Exercise set:
1. In the text on foot corns, rewrite the stretch from "Corns are a frequent" through "grow back from.", substituting "comparison" for "analogy".
2. According to the text on foot corns, what is the most likely cause of the greater pressure when a corn is beneath the foot?
3. Decide whether each statement agrees with the text on foot corns, answering yes or no and quoting the deciding words: (a) Corns grow back from roots left in the skin. (b) A poor fitting shoe can be a source of the pressure that causes corns. (c) Surgery is never needed to deal with a corn.

Document passage:
=-=-=

How are corns on the foot treated?

Corns are a frequent disorder affecting the foot. Corns are a natural response to pressure as the skin thickens up to protect itself from that pressure. At some stage this process fails and becomes so thick that it's painful. You will find a consistent myth that corns have roots which they carry on growing back from whenever you attempt to take them out. This is like the analogy of plants that re-grow from their roots if you cut the top of the plants off. That analogy continues to be given to corns as they keep growing back again, but they do not have roots to grow back from.

Corns originate from pressure and a proficient podiatric doctor can readily eliminate a corn. However, after the corn is removed if the pressure that caused it is still there then, obviously, it is going to come back. It comes back since the cause remains rather than because the podiatrist left a root there for the corn to develop back from. That pressure could be from a poor fitting shoe or from something like a mallet toe or bunion that leads to increased pressure on an area. If the corn is beneath the foot, then the cause is greater pressure on the spot where the corn is, most likely due to the way you walk.

The myth remains simply because they do come back, so its essential to remove the cause at the same time the corn is taken off. There is absolutely no root to be taken out. This means that the pressure on the foot the location where the corn was has to be decreased or removed. This will involve issues like using better fitting shoes or the use of padding to get pressure off the location where the corn is. Occasionally surgery will be required to the bone underneath the corn to eliminate the pressure. If that cause isn't eliminated or decreased then the corn will return, therefore it is clear to understand where the myth concerning corn roots arises from.

=-=-=

Information shown:

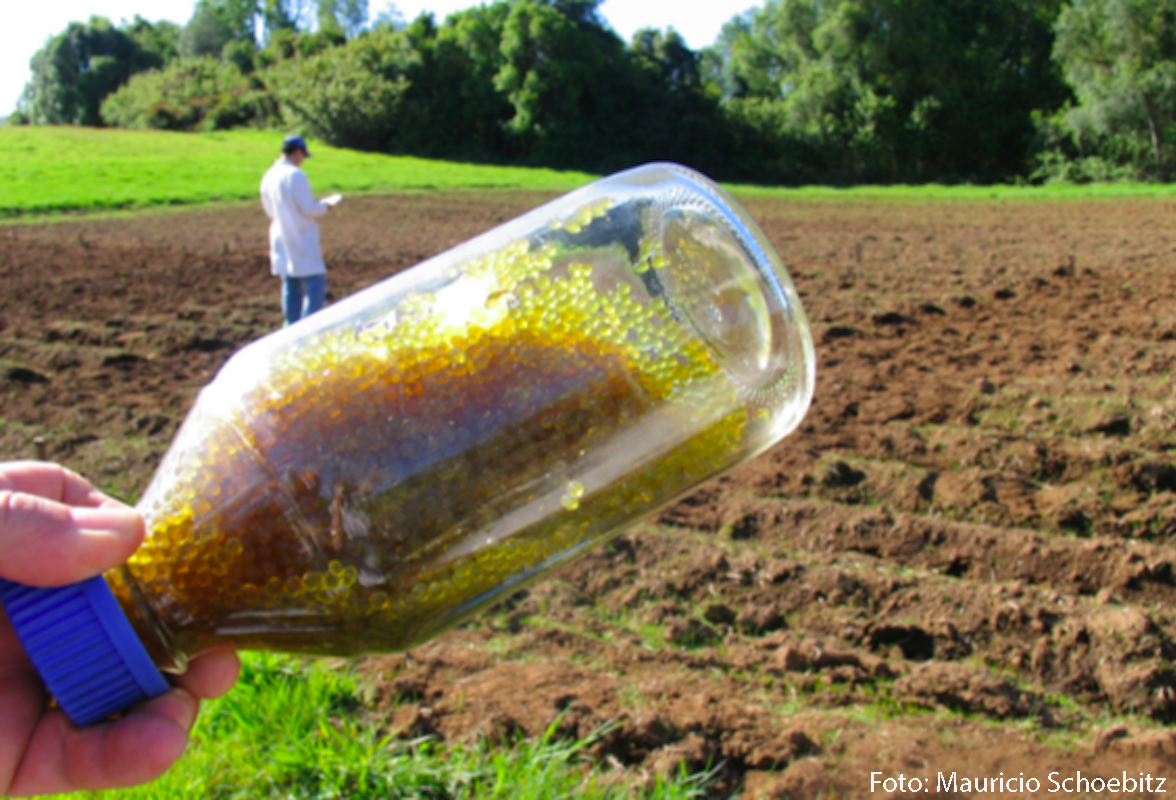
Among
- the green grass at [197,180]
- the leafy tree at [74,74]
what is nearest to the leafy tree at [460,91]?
the green grass at [197,180]

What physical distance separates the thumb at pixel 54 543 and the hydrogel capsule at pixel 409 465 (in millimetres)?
27

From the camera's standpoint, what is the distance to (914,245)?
12961mm

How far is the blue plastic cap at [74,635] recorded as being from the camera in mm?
1239

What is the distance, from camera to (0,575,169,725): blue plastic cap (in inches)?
48.8

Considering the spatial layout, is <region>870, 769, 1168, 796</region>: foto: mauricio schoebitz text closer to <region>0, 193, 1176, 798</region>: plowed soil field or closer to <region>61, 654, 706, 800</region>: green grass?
<region>0, 193, 1176, 798</region>: plowed soil field

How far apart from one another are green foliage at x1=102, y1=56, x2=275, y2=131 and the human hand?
52.6m

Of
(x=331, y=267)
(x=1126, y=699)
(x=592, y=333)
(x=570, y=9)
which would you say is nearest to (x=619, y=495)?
(x=592, y=333)

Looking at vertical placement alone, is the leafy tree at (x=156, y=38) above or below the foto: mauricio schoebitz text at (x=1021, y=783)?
above

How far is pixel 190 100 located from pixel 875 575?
57.7 m

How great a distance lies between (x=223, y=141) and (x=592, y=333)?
3765 cm

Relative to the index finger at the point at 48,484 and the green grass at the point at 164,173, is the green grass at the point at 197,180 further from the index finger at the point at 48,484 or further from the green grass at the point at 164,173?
the index finger at the point at 48,484

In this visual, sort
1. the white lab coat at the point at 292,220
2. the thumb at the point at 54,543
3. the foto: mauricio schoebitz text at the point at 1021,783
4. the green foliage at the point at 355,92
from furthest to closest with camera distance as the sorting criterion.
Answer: the green foliage at the point at 355,92 → the white lab coat at the point at 292,220 → the foto: mauricio schoebitz text at the point at 1021,783 → the thumb at the point at 54,543

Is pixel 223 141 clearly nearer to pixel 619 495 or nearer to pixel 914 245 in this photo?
pixel 914 245

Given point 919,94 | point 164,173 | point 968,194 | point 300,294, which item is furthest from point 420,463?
point 919,94
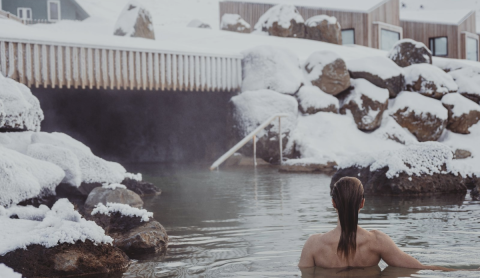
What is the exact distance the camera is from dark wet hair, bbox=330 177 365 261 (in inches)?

=-=-=

Solutions:
1.
Corns are a frequent disorder affecting the foot. Corns are a natural response to pressure as the skin thickens up to protect itself from that pressure. At some stage this process fails and becomes so thick that it's painful. You will find a consistent myth that corns have roots which they carry on growing back from whenever you attempt to take them out. This is like the comparison of plants that re-grow from their roots if you cut the top of the plants off. That comparison continues to be given to corns as they keep growing back again, but they do not have roots to grow back from.

2. The way you walk.

3.
(a) No: "they do not have roots to grow back from."
(b) Yes: "That pressure could be from a poor fitting shoe"
(c) No: "Occasionally surgery will be required to the bone underneath the corn to eliminate the pressure."